Un botón nuevecito, recién estrenado, que remplazado la semana pasada al antiguo diseño, menos aerodinámico y desgastado de tanto uso, moribundo desde hacía unos meses, cuando le fallaba la memoria en ocasiones, y no obedecía a mis presiones, teniendo que tragar en casa con todo lo que se me venía encima.

Marta se acercaba con un reproche, atravesaba la comida como si fuera una imagen óptica tridimensional; los niños seguían porfiando por unas tonterías de prioridad en cualquier asunto sin importancia, acompañando al gato Arturo en su ronroneo a mi alrededor, pidiendo justicia para uno de ellos, mientras sufría berrinche el otro, y Sandor trotaba hacia mi lugar de descanso con el rabo levantado, una sonrisa en los ojos y la correa de paseo atrapada entre los dientes.

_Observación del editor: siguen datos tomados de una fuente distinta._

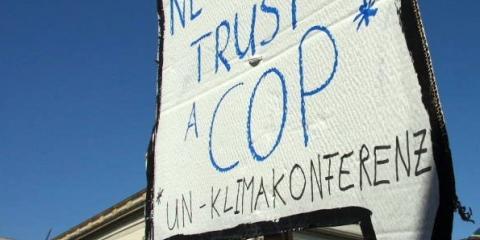 UN-Klimakonferenz 2009 in Kopenhagen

Apreté el Botón Rojo, el de la bomba de expansión electromagnética que dejaba sin energía mi conjunto residencial de cuarenta metros cuadrados hasta que no se reactivara la palanca manual de reinicio. El mecanismo actuaba como un obús apagaincendios explotado en medio de las llamas, que chupaba todo el aire y consumía el fuego, ahogado sin oxígeno.
El pulsador tiene la funcionalidad de dejar congelado a todo bicho viviente que se encuentre en ese radio de acción; les chupa la energía. Cuando lo aprieto, todos los robots se paralizan, Marta deja de rumiarme —yo tengo mala memoria— ya te lo dije, el gato Arturo deja de maullar pidiendo una recarga de baterías, y al perro le cortó cuando viene con la correa entre la boca... cuando estoy tranquilamente tumbado en el sofá, incluso apago el reproductor de hologramas y desaparecen los niños con sus discusiones grabadas, que tanto nos gustan ver en otras. Se construye un silencio religioso, no hay nada, incluso desaparece el aroma de botafumeiro, las colonias, y los inciensos. Lástima que todo quede paralizado, lástima por la comida, porque lo único que escucho en estos momentos son los arrullos de mi estómago, que me suplica que accione el reinicio. Es la lucha entre la materia y el cerebro, entre cuerpo y alma. Pasa un tiempo mientras decido si me voy a la cama o me quedo tumbado en el sofá; una disyuntiva fácil de elegir en cuanto a comodidad, pero una elección complicada una vez acoplado en el tresillo. Con el silencio del hogar congelado, me domina el sueño y, entre sus brumas, encuentro la felicidad del paso del tiempo, sin nada más que dormir a la sopa boba, con las piernas encogidas como en el inicio de mi tiempo.